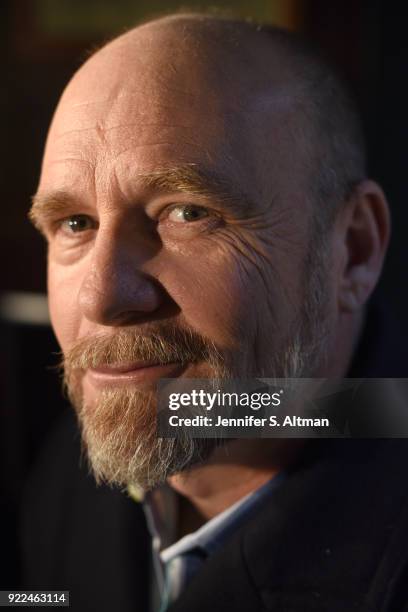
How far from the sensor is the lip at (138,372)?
2.56 feet

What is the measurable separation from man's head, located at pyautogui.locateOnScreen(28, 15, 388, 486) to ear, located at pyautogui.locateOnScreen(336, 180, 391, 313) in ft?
0.11

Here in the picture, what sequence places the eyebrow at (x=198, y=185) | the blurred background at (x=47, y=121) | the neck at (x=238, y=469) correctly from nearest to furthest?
the eyebrow at (x=198, y=185), the neck at (x=238, y=469), the blurred background at (x=47, y=121)

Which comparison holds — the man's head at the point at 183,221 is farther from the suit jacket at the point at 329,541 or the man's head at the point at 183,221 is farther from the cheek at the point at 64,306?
the suit jacket at the point at 329,541

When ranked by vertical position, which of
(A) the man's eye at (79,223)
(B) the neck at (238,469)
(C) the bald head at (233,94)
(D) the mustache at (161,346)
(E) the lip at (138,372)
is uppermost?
(C) the bald head at (233,94)

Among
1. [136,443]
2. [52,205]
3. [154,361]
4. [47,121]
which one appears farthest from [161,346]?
[47,121]

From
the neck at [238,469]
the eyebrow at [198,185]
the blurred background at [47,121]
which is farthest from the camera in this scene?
the blurred background at [47,121]

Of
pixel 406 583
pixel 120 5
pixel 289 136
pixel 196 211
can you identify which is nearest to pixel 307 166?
pixel 289 136

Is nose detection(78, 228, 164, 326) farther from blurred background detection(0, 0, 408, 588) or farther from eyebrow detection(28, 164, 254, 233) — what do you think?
blurred background detection(0, 0, 408, 588)

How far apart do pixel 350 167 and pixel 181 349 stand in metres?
0.39

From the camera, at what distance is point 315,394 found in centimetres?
83

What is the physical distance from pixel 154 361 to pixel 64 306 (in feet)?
0.57

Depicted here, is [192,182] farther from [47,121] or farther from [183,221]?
[47,121]

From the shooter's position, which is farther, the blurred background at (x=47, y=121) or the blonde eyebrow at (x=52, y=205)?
the blurred background at (x=47, y=121)

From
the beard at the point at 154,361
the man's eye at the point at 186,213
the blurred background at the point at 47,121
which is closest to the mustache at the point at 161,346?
the beard at the point at 154,361
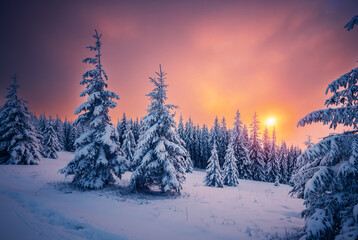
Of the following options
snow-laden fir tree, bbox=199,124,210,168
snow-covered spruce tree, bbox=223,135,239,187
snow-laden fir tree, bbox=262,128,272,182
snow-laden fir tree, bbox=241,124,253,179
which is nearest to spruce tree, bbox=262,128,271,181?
snow-laden fir tree, bbox=262,128,272,182

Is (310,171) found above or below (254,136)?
below

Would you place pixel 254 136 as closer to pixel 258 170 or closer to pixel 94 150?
pixel 258 170

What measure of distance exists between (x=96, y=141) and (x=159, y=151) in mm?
5517

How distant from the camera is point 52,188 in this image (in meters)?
12.6

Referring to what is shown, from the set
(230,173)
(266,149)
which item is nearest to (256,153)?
(266,149)

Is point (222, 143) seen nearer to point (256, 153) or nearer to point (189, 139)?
point (189, 139)

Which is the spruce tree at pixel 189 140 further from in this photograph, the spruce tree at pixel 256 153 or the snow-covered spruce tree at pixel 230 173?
the snow-covered spruce tree at pixel 230 173

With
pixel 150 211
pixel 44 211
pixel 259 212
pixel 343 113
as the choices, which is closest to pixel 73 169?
pixel 44 211

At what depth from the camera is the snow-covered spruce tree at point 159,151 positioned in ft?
41.9

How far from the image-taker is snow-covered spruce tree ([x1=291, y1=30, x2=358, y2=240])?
15.3ft

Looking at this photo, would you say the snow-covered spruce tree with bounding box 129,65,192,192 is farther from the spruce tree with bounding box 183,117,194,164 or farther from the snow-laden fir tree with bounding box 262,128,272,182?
the spruce tree with bounding box 183,117,194,164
= = = =
§ **Short exercise**: Lay out all of the material above as a numbered list, one line per entry, with blank lines omitted. Leave the pictures out.

§ **Task answer**:
1. How far from the sensor is the lip at (138,372)?
2. 2.56 feet
3. What is the measurable separation from man's head, located at pyautogui.locateOnScreen(28, 15, 388, 486) to ear, located at pyautogui.locateOnScreen(336, 180, 391, 313) in ft?
4. 0.11
5. Here in the picture, what sequence places the eyebrow at (x=198, y=185) | the blurred background at (x=47, y=121) | the neck at (x=238, y=469) correctly from nearest to furthest?
6. the eyebrow at (x=198, y=185), the neck at (x=238, y=469), the blurred background at (x=47, y=121)
7. Which comparison holds — the man's head at the point at 183,221 is farther from the suit jacket at the point at 329,541 or the man's head at the point at 183,221 is farther from the cheek at the point at 64,306?
8. the suit jacket at the point at 329,541
9. When ranked by vertical position, which of
10. (A) the man's eye at (79,223)
11. (B) the neck at (238,469)
12. (C) the bald head at (233,94)
13. (D) the mustache at (161,346)
14. (E) the lip at (138,372)
15. is uppermost?
16. (C) the bald head at (233,94)
17. Among
18. 1. [136,443]
19. 2. [52,205]
20. 3. [154,361]
21. 4. [47,121]
22. which one appears farthest from [161,346]?
23. [47,121]
24. From
25. the neck at [238,469]
26. the eyebrow at [198,185]
27. the blurred background at [47,121]
28. which is farthest from the camera in this scene?
29. the blurred background at [47,121]
30. Of
31. pixel 406 583
32. pixel 120 5
33. pixel 289 136
34. pixel 196 211
35. can you identify which is nearest to pixel 307 166?
36. pixel 289 136
37. Is nose detection(78, 228, 164, 326) farther from blurred background detection(0, 0, 408, 588) or farther from eyebrow detection(28, 164, 254, 233) — what do you think?
38. blurred background detection(0, 0, 408, 588)
39. How far apart do pixel 350 167 and pixel 181 349 stand in metres?
40. 0.39
41. From the camera, at what distance is point 315,394 found in centimetres?
42. 83
43. What is the physical distance from pixel 154 361 to pixel 64 306 (in feet)?
44. 0.57
45. Depicted here, is [192,182] farther from [47,121] or farther from [183,221]?
46. [47,121]
47. From the shooter's position, which is farther, the blurred background at (x=47, y=121) or the blonde eyebrow at (x=52, y=205)?
48. the blurred background at (x=47, y=121)
49. From
50. the beard at the point at 154,361
51. the man's eye at the point at 186,213
52. the blurred background at the point at 47,121
53. which is closest to the mustache at the point at 161,346?
54. the beard at the point at 154,361
55. Of the following options
56. snow-laden fir tree, bbox=199,124,210,168
57. snow-covered spruce tree, bbox=223,135,239,187
58. snow-laden fir tree, bbox=262,128,272,182
59. snow-laden fir tree, bbox=241,124,253,179
60. which is nearest to spruce tree, bbox=262,128,271,181?
61. snow-laden fir tree, bbox=262,128,272,182
62. Is (310,171) found above or below (254,136)?
63. below
64. Would you place pixel 254 136 as closer to pixel 258 170 or closer to pixel 94 150?
65. pixel 258 170
66. What measure of distance exists between (x=96, y=141) and (x=159, y=151) in mm?
67. 5517
68. How distant from the camera is point 52,188 in this image (in meters)?
69. 12.6
70. Referring to what is shown, from the set
71. (230,173)
72. (266,149)
73. which item is nearest to (256,153)?
74. (266,149)
75. Is point (222, 143) seen nearer to point (256, 153) or nearer to point (189, 139)?
76. point (189, 139)
77. Which is the spruce tree at pixel 189 140 further from in this photograph, the spruce tree at pixel 256 153 or the snow-covered spruce tree at pixel 230 173?
78. the snow-covered spruce tree at pixel 230 173
79. With
80. pixel 150 211
81. pixel 44 211
82. pixel 259 212
83. pixel 343 113
84. as the choices, which is closest to pixel 73 169?
85. pixel 44 211
86. At what depth from the camera is the snow-covered spruce tree at point 159,151 positioned in ft?
87. 41.9
88. How far from the image-taker is snow-covered spruce tree ([x1=291, y1=30, x2=358, y2=240])?
89. 15.3ft
90. Looking at this photo, would you say the snow-covered spruce tree with bounding box 129,65,192,192 is farther from the spruce tree with bounding box 183,117,194,164 or farther from the snow-laden fir tree with bounding box 262,128,272,182?
91. the spruce tree with bounding box 183,117,194,164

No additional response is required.